**To do:** Working from the entries that follow, retype each one without any alteration.

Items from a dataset
* * *

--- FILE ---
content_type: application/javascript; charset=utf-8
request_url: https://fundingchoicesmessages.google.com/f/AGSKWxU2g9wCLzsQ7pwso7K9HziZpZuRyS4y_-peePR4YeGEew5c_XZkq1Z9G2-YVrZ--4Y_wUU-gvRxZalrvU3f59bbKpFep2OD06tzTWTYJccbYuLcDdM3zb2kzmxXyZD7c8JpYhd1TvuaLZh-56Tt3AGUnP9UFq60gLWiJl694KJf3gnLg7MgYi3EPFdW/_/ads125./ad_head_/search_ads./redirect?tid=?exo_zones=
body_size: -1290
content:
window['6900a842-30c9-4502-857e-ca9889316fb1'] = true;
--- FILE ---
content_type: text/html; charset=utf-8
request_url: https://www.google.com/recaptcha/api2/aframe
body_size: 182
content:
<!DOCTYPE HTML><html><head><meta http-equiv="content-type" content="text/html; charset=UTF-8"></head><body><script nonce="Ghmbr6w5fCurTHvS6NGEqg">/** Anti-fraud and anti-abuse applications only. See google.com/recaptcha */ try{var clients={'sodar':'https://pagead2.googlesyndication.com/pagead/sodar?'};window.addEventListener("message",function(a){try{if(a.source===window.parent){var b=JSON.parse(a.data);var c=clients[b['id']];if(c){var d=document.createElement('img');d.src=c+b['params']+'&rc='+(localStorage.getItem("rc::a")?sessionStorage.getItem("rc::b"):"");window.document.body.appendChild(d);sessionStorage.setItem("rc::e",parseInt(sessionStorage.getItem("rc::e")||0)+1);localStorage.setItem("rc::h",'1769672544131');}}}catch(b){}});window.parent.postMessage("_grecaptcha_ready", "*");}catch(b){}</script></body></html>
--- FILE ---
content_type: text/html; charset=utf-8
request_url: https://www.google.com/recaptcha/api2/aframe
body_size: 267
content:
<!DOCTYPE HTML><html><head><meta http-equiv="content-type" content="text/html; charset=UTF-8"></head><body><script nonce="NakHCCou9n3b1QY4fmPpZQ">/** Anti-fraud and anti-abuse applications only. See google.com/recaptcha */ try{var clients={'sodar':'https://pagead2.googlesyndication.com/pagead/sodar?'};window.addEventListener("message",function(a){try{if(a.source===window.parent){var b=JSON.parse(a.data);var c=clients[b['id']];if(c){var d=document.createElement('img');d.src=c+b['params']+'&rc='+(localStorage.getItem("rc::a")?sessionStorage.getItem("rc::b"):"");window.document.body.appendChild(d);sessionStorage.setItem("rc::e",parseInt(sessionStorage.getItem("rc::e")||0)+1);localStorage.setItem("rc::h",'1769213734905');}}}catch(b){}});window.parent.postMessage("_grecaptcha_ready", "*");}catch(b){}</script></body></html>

* * *

**Answer below:**
--- FILE ---
content_type: application/javascript; charset=utf-8
request_url: https://fundingchoicesmessages.google.com/f/AGSKWxU2g9wCLzsQ7pwso7K9HziZpZuRyS4y_-peePR4YeGEew5c_XZkq1Z9G2-YVrZ--4Y_wUU-gvRxZalrvU3f59bbKpFep2OD06tzTWTYJccbYuLcDdM3zb2kzmxXyZD7c8JpYhd1TvuaLZh-56Tt3AGUnP9UFq60gLWiJl694KJf3gnLg7MgYi3EPFdW/_/ads125./ad_head_/search_ads./redirect?tid=?exo_zones=
body_size: -1290
content:
window['6900a842-30c9-4502-857e-ca9889316fb1'] = true;
--- FILE ---
content_type: text/html; charset=utf-8
request_url: https://www.google.com/recaptcha/api2/aframe
body_size: 182
content:
<!DOCTYPE HTML><html><head><meta http-equiv="content-type" content="text/html; charset=UTF-8"></head><body><script nonce="Ghmbr6w5fCurTHvS6NGEqg">/** Anti-fraud and anti-abuse applications only. See google.com/recaptcha */ try{var clients={'sodar':'https://pagead2.googlesyndication.com/pagead/sodar?'};window.addEventListener("message",function(a){try{if(a.source===window.parent){var b=JSON.parse(a.data);var c=clients[b['id']];if(c){var d=document.createElement('img');d.src=c+b['params']+'&rc='+(localStorage.getItem("rc::a")?sessionStorage.getItem("rc::b"):"");window.document.body.appendChild(d);sessionStorage.setItem("rc::e",parseInt(sessionStorage.getItem("rc::e")||0)+1);localStorage.setItem("rc::h",'1769672544131');}}}catch(b){}});window.parent.postMessage("_grecaptcha_ready", "*");}catch(b){}</script></body></html>
--- FILE ---
content_type: text/html; charset=utf-8
request_url: https://www.google.com/recaptcha/api2/aframe
body_size: 267
content:
<!DOCTYPE HTML><html><head><meta http-equiv="content-type" content="text/html; charset=UTF-8"></head><body><script nonce="NakHCCou9n3b1QY4fmPpZQ">/** Anti-fraud and anti-abuse applications only. See google.com/recaptcha */ try{var clients={'sodar':'https://pagead2.googlesyndication.com/pagead/sodar?'};window.addEventListener("message",function(a){try{if(a.source===window.parent){var b=JSON.parse(a.data);var c=clients[b['id']];if(c){var d=document.createElement('img');d.src=c+b['params']+'&rc='+(localStorage.getItem("rc::a")?sessionStorage.getItem("rc::b"):"");window.document.body.appendChild(d);sessionStorage.setItem("rc::e",parseInt(sessionStorage.getItem("rc::e")||0)+1);localStorage.setItem("rc::h",'1769213734905');}}}catch(b){}});window.parent.postMessage("_grecaptcha_ready", "*");}catch(b){}</script></body></html>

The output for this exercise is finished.